§ WORK TO DO:
Count the lines of the data below that contain the string "point", treating uppercase and lowercase letters as different. Reply with the number alone.

§ DATA LINES:
● ● ● ● ● ● ●

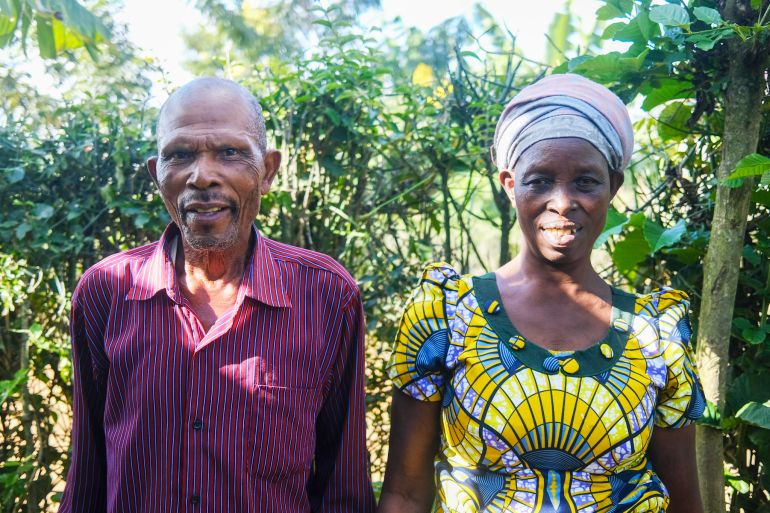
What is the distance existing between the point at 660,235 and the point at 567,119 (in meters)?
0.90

● ● ● ● ● ● ●

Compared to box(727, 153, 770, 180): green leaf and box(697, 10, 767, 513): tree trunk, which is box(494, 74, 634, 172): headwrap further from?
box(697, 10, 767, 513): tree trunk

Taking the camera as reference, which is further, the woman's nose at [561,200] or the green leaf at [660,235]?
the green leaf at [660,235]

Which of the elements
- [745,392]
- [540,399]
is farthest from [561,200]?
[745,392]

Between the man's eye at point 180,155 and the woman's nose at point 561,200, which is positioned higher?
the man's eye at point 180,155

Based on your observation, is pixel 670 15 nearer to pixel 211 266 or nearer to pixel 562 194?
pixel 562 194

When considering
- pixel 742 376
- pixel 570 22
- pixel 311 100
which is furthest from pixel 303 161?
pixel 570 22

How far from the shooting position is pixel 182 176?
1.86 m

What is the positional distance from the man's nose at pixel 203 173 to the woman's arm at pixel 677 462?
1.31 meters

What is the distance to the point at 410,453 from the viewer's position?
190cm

● ● ● ● ● ● ●

§ CORRECT OUTPUT:
4